* TEXT FOR ANALYSIS:
+ + + + + + +

Canso considers health-care future amid ongoing staffing issues
CBC
Dr. Luke Dobek is exactly what the town of Canso on the eastern tip of Nova Scotia needs. The problem is, there isn't enough of him.
For eight years, Dobek, 44, has worked as part of the medical team that provides primary and emergency care for the residents of the historic fishing community.
"I've worked all over the province and I was just looking for the perfect little place," Dobek said in an interview.
"It's beautiful and the people are wonderful … And now that I'm here, I feel a personal commitment to help the place out, even if conditions are becoming less favourable."
In some ways, those less favourable conditions were inevitable. Like most rural communities, Canso has struggled to attract and retain health-care professionals.
A recent doctor departure has left just Dobek and Dr. Chris Milburn to provide complete care for the community when each is working. Without a third doctor, it means 10 days of each month have no emergency or primary care coverage.
It's not only doctor availability that's created problems. The community is awaiting the arrival of a family practice nurse and Dobek and other nurses in the community say they've watched over time as the availability of paramedics has also decreased.
"It's difficult to get [an ambulance] and usually the patients have to be more critically ill, otherwise you're waiting sometimes six hours, sometimes eight hours," said Dobek.
It's with all of this in mind that officials with Nova Scotia Health held a community meeting in Canso Tuesday to discuss potential options to provide more sustainable service as recruitment efforts continue.
The three-part plan would include the establishment of a collaborative care clinic, an urgent/emergency clinic and enhanced paramedic coverage for times when the emergency department and urgent/emergency clinic are closed. The latter scenario could also include video access for nurses to an emergency department doctor associated with EHS, something nurses at the meeting and Dobek said is necessary.
Those options require help, however. The family practice nurse will need to be in place, a full-time nurse practitioner is required and recruitment efforts would need to continue for another doctor, even if it's one that focuses only on primary care and doesn't provide emergency department coverage.
Brett MacDougall, vice-president of operations for the health authority's eastern zone, said the proposal is about finding alternative models that provide more sustainable access to care, while continuing recruitment efforts.
MacDougall said he and his colleagues would review the feedback they received Tuesday from the community and staff at Eastern Memorial Hospital and determine what is possible.
"We're going to try and have to make the best use of the limited resources that we have and ensure that we're maximizing the care that we can deliver in these communities," he said in an interview.

+ + + + + + +

* AVAILABLE DATA:
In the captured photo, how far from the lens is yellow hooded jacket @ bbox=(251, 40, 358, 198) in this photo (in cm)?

+ + + + + + +

* QUESTIONS TO ANSWER:
a - Answer these about the Canso health-care article above, one line each:
(i) How many years has Dr. Luke Dobek worked in Canso?
(ii) Without a third doctor, how many days of each month have no emergency or primary care coverage?
(iii) What position does Brett MacDougall hold?
b - Please retype the Canso health-care article above from "A recent doctor" up to and including "primary care coverage.".

* ACTIVITY ANSWERS:
a -
(i) Eight years.
(ii) 10 days.
(iii) Vice-president of operations for the health authority's eastern zone.

b -
A recent doctor departure has left just Dobek and Dr. Chris Milburn to provide complete care for the community when each is working. Without a third doctor, it means 10 days of each month have no emergency or primary care coverage.